Here's the thing about Pokopia: it's a game that basically invites you to build whatever you want. Give players that kind of creative freedom in a post-apocalyptic monster world, and you'd better believe they're going to get clever with it.
A bunch of Pokopia players have started recreating some of the most iconic buildings from the Pokémon Mystery Dungeon series. We're talking the Pelipper-shaped post office, Sharpedo Bluff, all those unmistakable creature-formed landmarks that only exist in the dungeon-crawler world. And there's a reason fans are connecting the dots between these two very different games.
Pokopia takes place in a post-apocalyptic world where humanity has disappeared, and one prevailing fan theory suggests Pokopia could be a prequel to the Mystery Dungeon series, which also casts the player as a Pokémon in a humanless world. Whether that holds up story-wise is another question entirely, but the theory has already sparked some creative energy among the fan community. Players are essentially building out the world they reckon Mystery Dungeon inhabits, preparing their islands for what could be the series' future.

The mystery here is a familiar one to longtime fans of the Mystery Dungeon franchise. Pokémon Super Mystery Dungeon, the most recent entry in the series, was released for the Nintendo 3DS in 2015. Since then, nothing.
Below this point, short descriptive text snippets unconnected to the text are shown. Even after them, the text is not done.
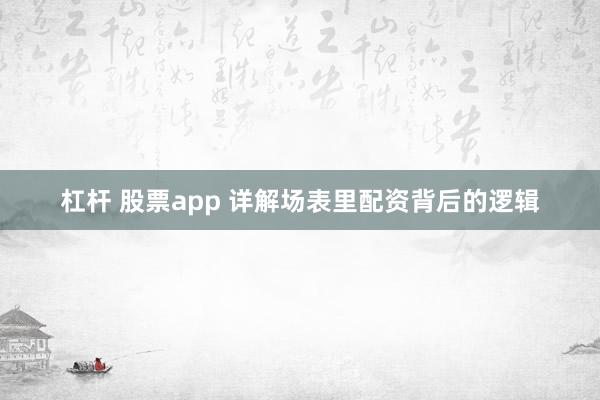 杠杆 股票app 详解场表里配资背后的逻辑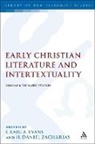 Craig A Evans, Craig A. (Acadia Divinity College Evans, H Daniel Zacharias, Craig A. Evans, Craig A. (Acadia Divinity College Evans, Chris Keith... - Early Christian Literature and Intertextuality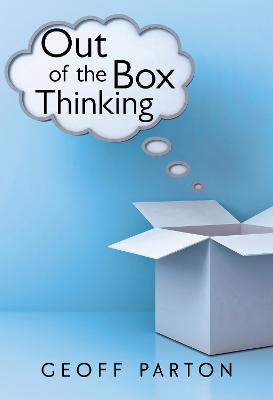 Out of the Box Thinking by Geoff Parton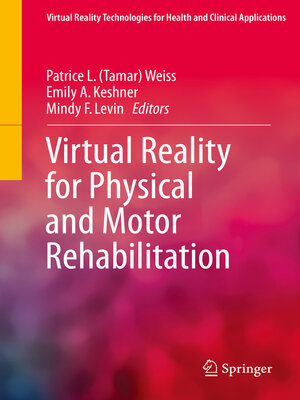 cover image of Virtual Reality for Physical and Motor Rehabilitation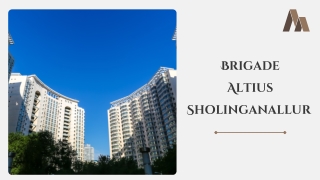 Brigade Altius Sholinganallur | Purchase Modern Homes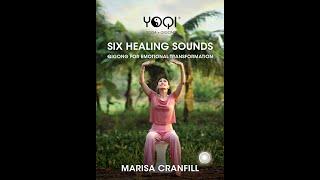 Six Healing Sounds Qigong with YOQI master Instructor Marisa Cranfill YMAA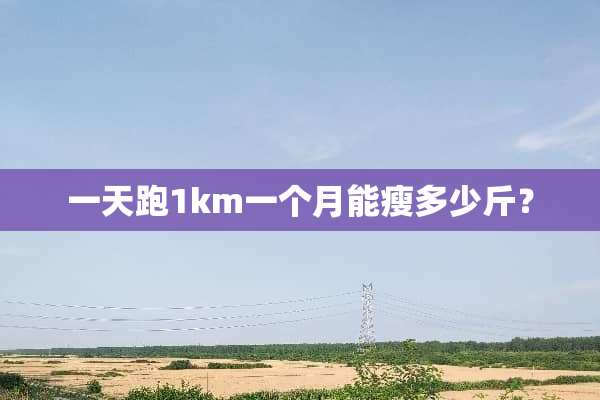 一天跑1km一个月能瘦多少斤？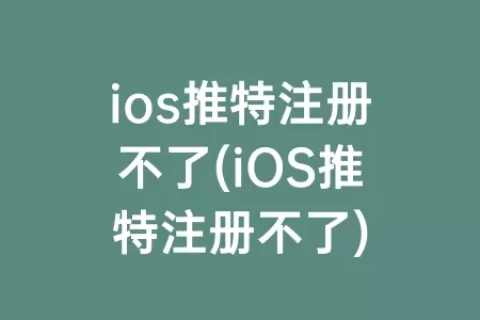 ios推特注册不了(iOS推特注册不了)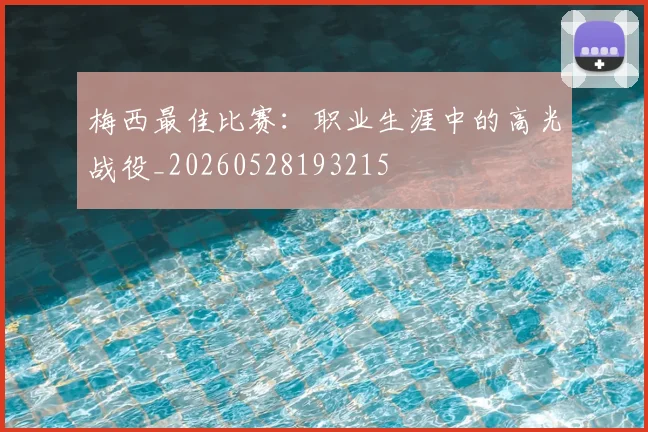 梅西最佳比赛:职业生涯中的高光战役_20260528193215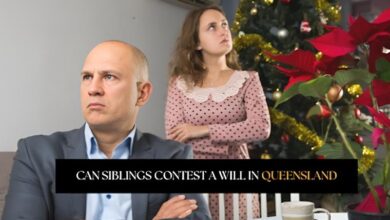 Can Siblings Contest a Will in Queensland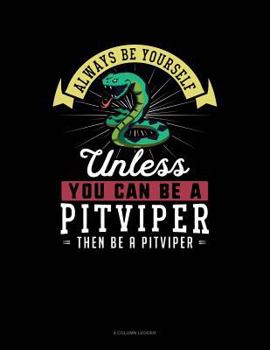 Paperback Always Be Yourself Unless You Can Be a Pitviper Then Be a Pitviper: 4 Column Ledger Book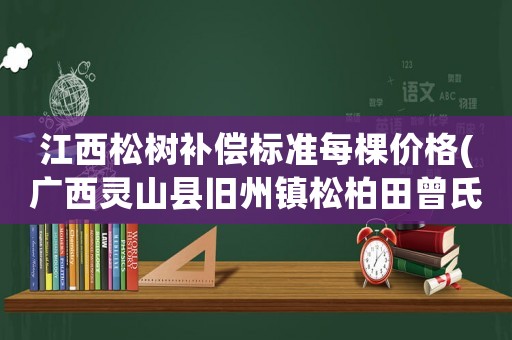 江西松樹補(bǔ)償標(biāo)準(zhǔn)每棵價(jià)格(廣西靈山縣舊州鎮(zhèn)松柏田曾氏歷史)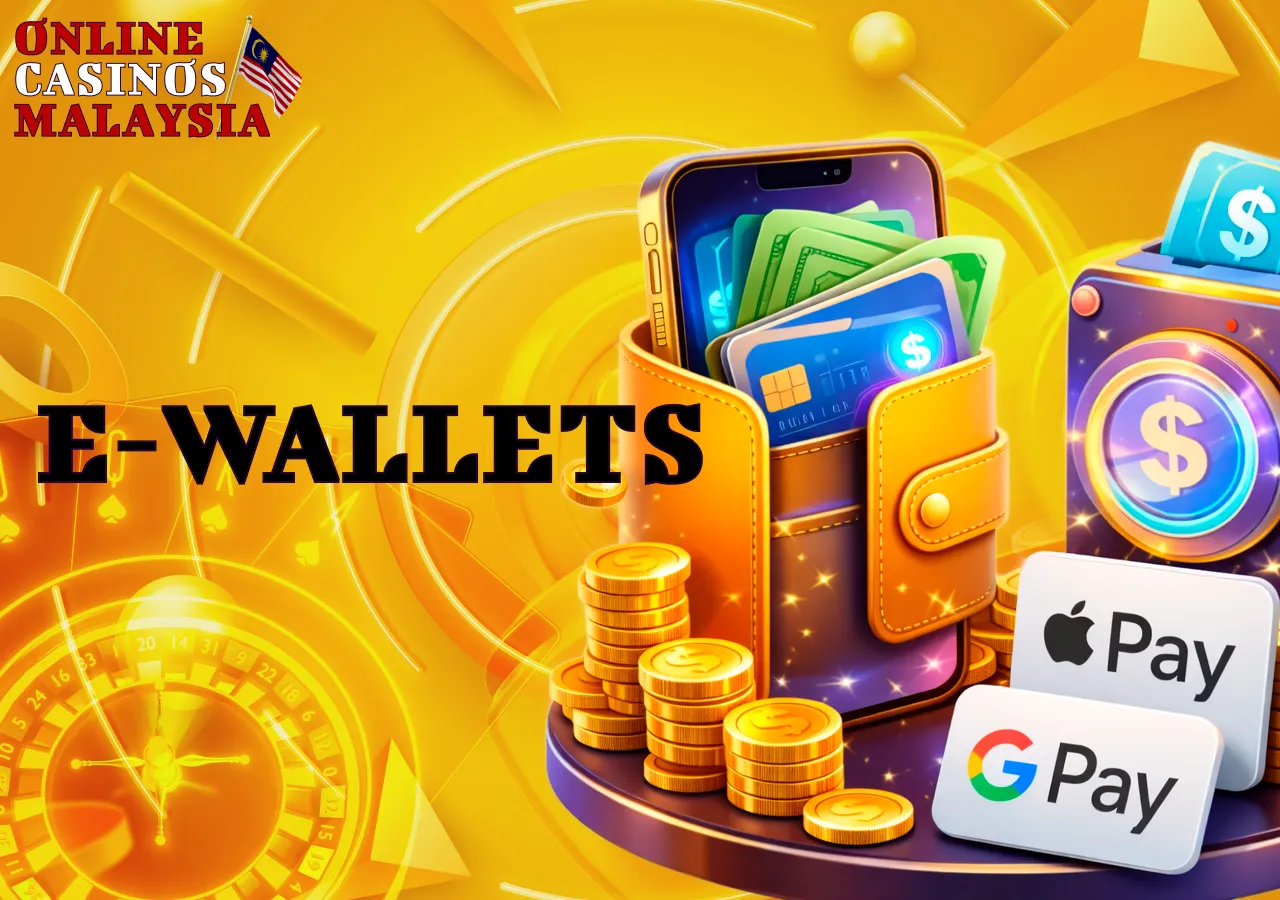 Popular e-wallets for payments in Malaysian casinos.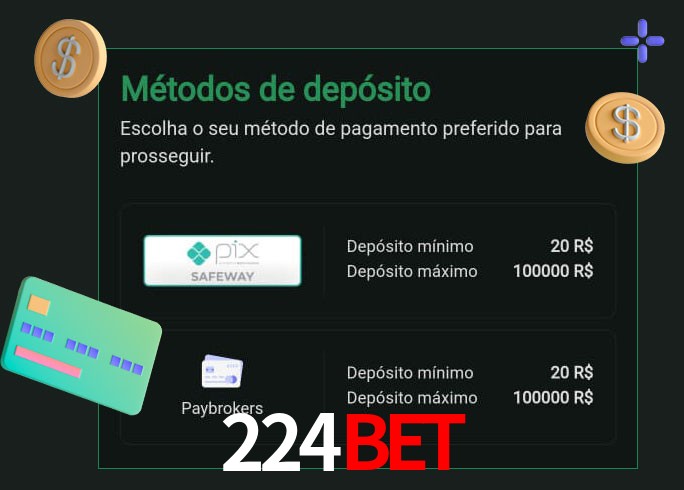 O cassino 224bet oferece uma grande variedade de métodos de pagamento
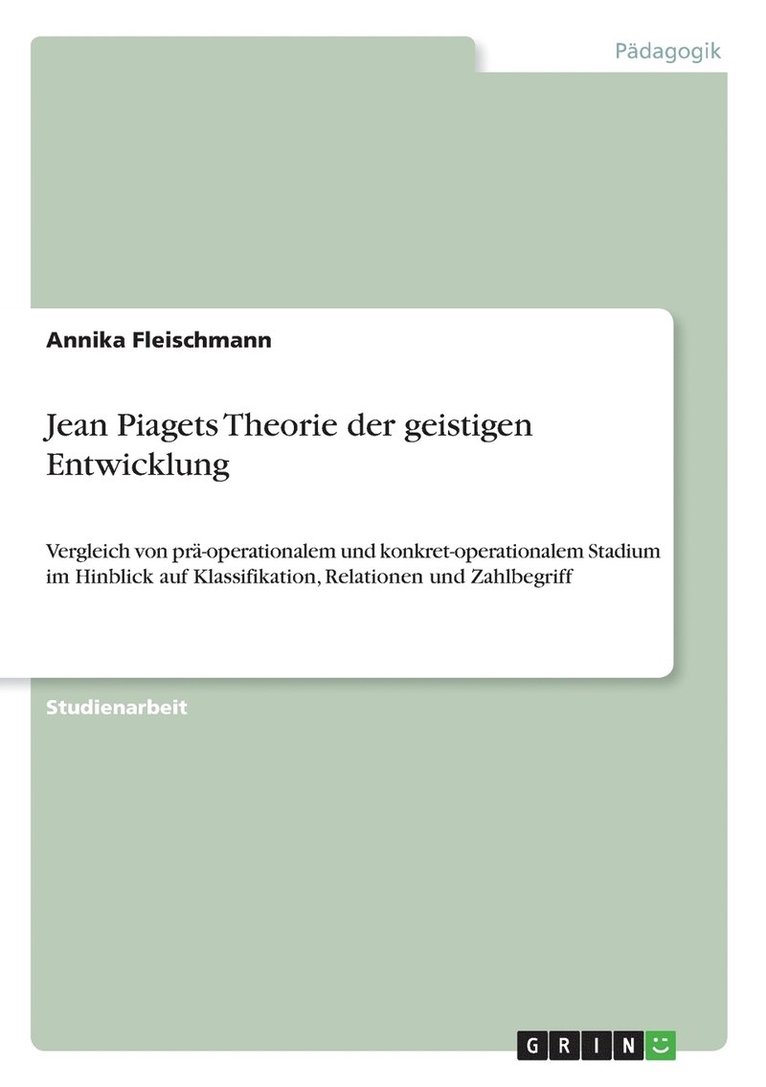 Jean Piagets Theorie der geistigen Entwicklung 1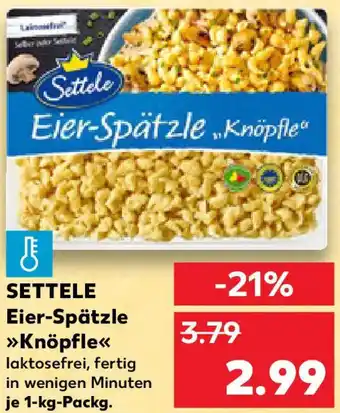 Kaufland SETTELE Eier-Spätzle Knöpfle Angebot
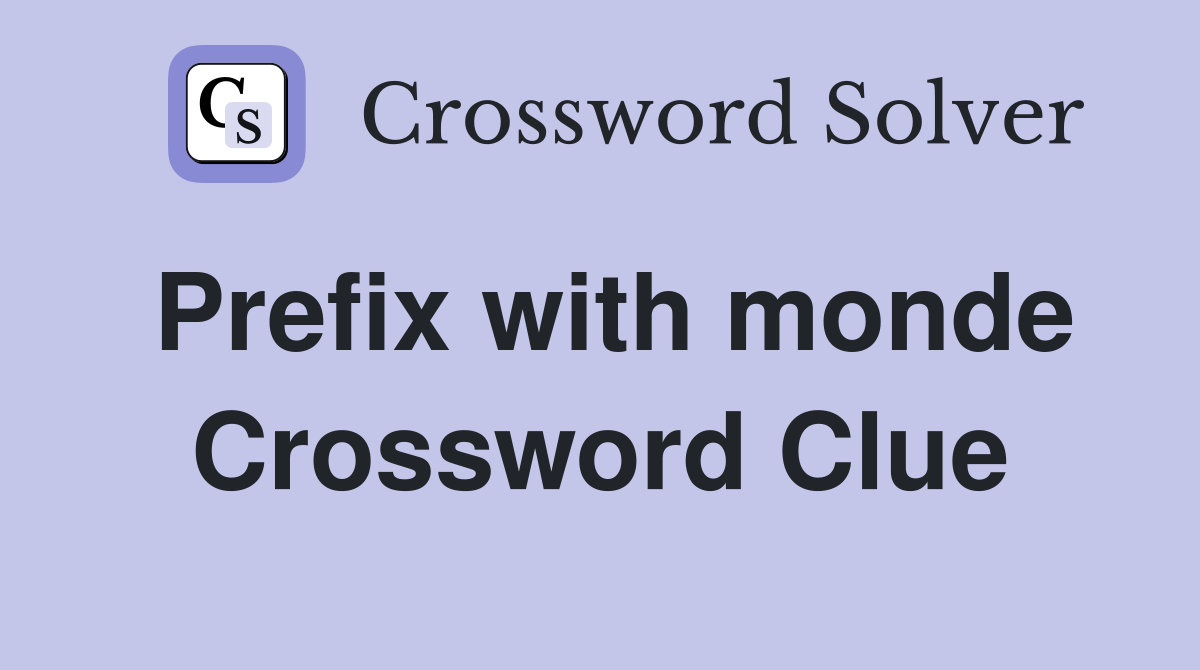 Prefix with monde Crossword Clue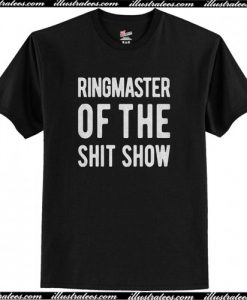 Ringmaster Of The Shitshow T-Shirt AI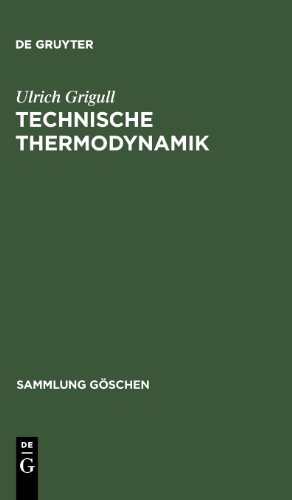 Technische Thermodynamik (Sammlung Gaschen)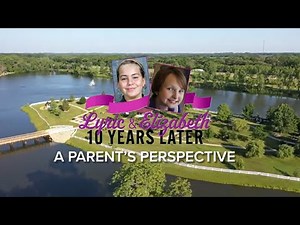 Lyric & Elizabeth: 10 Years Later - A Parent's Perspective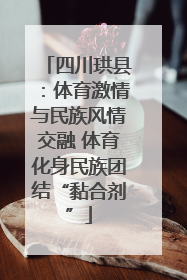 四川珙县：体育激情与民族风情交融 体育化身民族团结“黏合剂”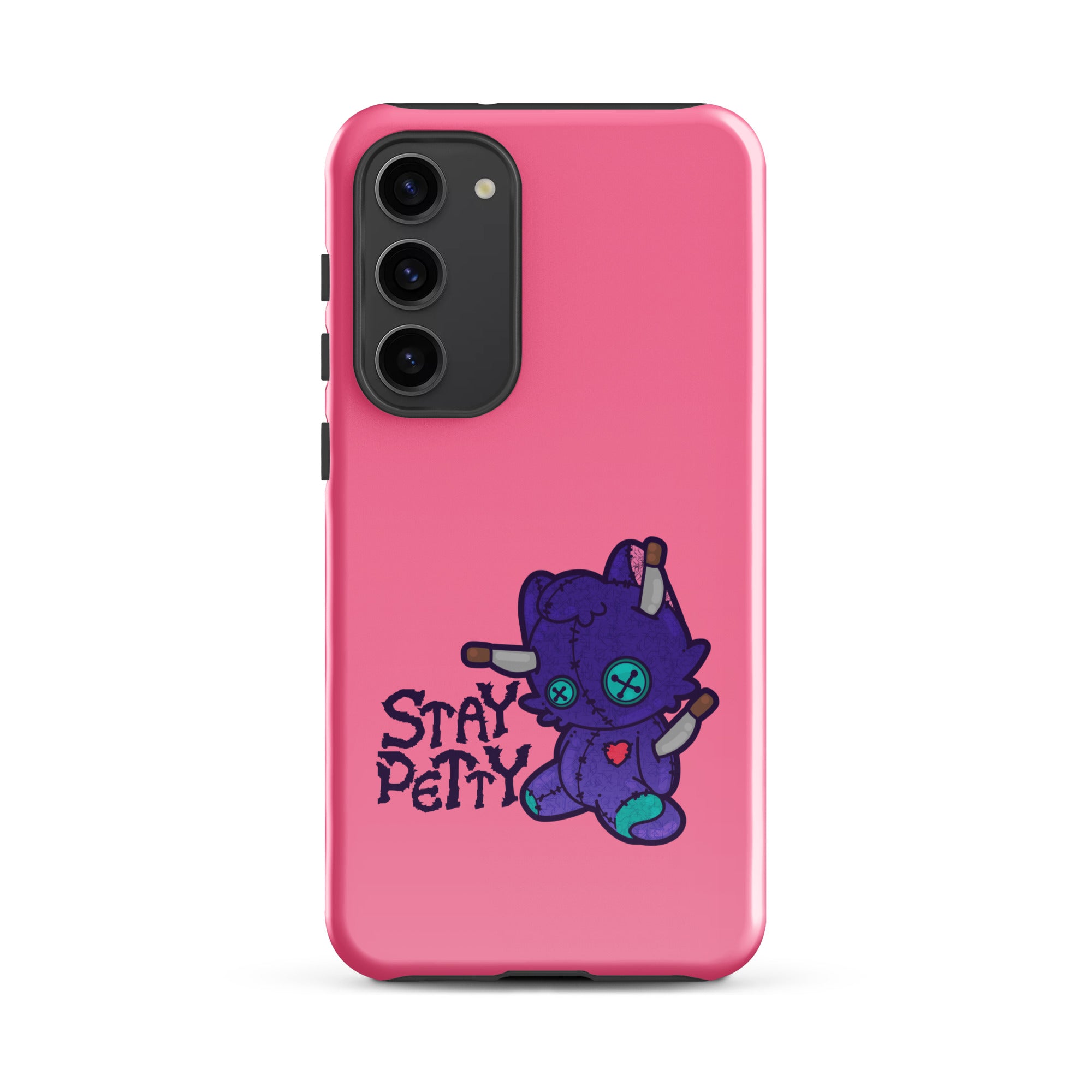 STAY PETTY - Tough case for Samsung®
In 2020, The Pokémon Company released a remake of the original games called Pokémon Mystery Dungeon: Rescue Team DX on Nintendo Switch, but that's a remaster of old material, not new ground.
For a franchise that has sold over 17.26 million copies across all installments, that's a pretty long drought. And it's strange timing, really. Roguelikes have exploded in popularity over the past decade. Hades, Slay the Spire, Balatro – people love the procedurally generated dungeon crawl. You'd think Nintendo and The Pokémon Company would be keen to tap into that.

But instead, here we are watching players use Pokopia's building tools to basically design the world they wish Mystery Dungeon would come back to explore. The original Mystery Dungeon series has some distinct, Pokémon-shaped structures that don't appear in the other Pokémon games, which makes them perfect inspiration for Pokopia's sandbox-style creation system. It's the kind of thing that happens when a beloved franchise goes quiet long enough – the fans will build your dream game themselves.
Whether this fan creativity eventually prompts an actual new Mystery Dungeon game, who knows. But if it does, at least The Pokémon Company knows exactly where to look for design inspiration.